Recently I have purchased a notebook that came with Windows Home Basic (that don't have with ASP.Net/IIS. I thought in upgrade the Windows version to one with ASP.Net/IIS, but I thought in another possibility:
I have an Hard Disk Case with a 360Gb HD. I thought in create a virtual machine with Windows Ultimate (installing too ASP.Net, IIS and Visual Studio 2008) in this HD Case, then I can access my "development environment" in any computer that I will work on (my desktop machine and my notebook).
But I was worried about the performance. I don't have experience working in virtual machines (I use it just to quick compatibility tests).
Are you using virtual machine as your primary development environment? What your finds?
Edit
Thanks for your answers! It really did help me!
I would like to know too about portability i.e., will the virtual machine that I created in my laptop work in the desktop? Will I need to re-activate Windows?
Virtual machines allow a team to build, test, and deploy code within simulated environments without wasting computing resources. The benefits of virtualization include: More agility, flexibility, and scalability during development. Cost savings across the SDLC, primarily in terms of maintenance and testing.
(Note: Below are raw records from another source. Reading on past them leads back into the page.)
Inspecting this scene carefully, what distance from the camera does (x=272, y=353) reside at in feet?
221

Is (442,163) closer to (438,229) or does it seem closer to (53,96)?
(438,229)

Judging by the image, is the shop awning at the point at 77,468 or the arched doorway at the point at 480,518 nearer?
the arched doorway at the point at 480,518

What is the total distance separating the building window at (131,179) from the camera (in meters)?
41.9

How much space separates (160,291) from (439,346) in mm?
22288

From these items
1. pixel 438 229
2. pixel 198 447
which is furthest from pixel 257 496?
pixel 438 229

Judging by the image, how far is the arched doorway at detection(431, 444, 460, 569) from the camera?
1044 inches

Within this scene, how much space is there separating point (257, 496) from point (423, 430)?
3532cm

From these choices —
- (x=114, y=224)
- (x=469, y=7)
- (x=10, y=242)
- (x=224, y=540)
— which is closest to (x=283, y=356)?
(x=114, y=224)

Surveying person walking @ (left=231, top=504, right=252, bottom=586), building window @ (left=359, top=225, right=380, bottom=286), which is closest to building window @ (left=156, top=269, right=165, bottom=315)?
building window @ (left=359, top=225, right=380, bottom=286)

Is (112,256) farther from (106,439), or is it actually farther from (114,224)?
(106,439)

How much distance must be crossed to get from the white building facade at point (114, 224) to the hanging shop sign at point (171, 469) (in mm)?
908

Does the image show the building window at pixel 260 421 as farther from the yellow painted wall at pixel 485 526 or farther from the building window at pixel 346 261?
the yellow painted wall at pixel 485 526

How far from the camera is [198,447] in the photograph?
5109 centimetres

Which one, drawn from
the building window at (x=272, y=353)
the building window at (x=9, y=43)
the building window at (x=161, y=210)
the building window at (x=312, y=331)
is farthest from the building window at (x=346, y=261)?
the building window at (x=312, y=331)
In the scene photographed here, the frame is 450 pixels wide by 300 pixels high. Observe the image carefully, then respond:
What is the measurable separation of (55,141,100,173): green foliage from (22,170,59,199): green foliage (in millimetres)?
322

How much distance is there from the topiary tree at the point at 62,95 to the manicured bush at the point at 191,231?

The main purpose of VMs is to operate multiple operating systems at the same time, from the same piece of hardware. Without virtualization, operating multiple systems — like Windows and Linux — would require two separate physical units.
A virtual machine (VM) is a virtual environment that functions as a virtual computer system with its own CPU, memory, network interface, and storage, created on a physical hardware system (located off- or on-premises).
Virtual machines (VMs) allow a business to run an operating system that behaves like a completely separate computer in an app window on a desktop.
I use VMWare and Microsoft VPC-based VMs quite a lot, hosted in a Quad 6600-based XP Pro box.
My use of VMs was initially to test in different environments, and for debugging I've had to install SQL Server and VS2008 in one or two of them.
For those purposes, VMs are very convenient.
But based on that experience, I wouldn't make a VM my primary dev environment, simply for performance reasons. VM performance is surprisingly good, but the difference (for pretty much everything), although not huge, is enough to notice.
When I'm compiling dozens of times a day, running big queries, etc, etc, I don't want my dev machine to be any slower than it absolutely has to be.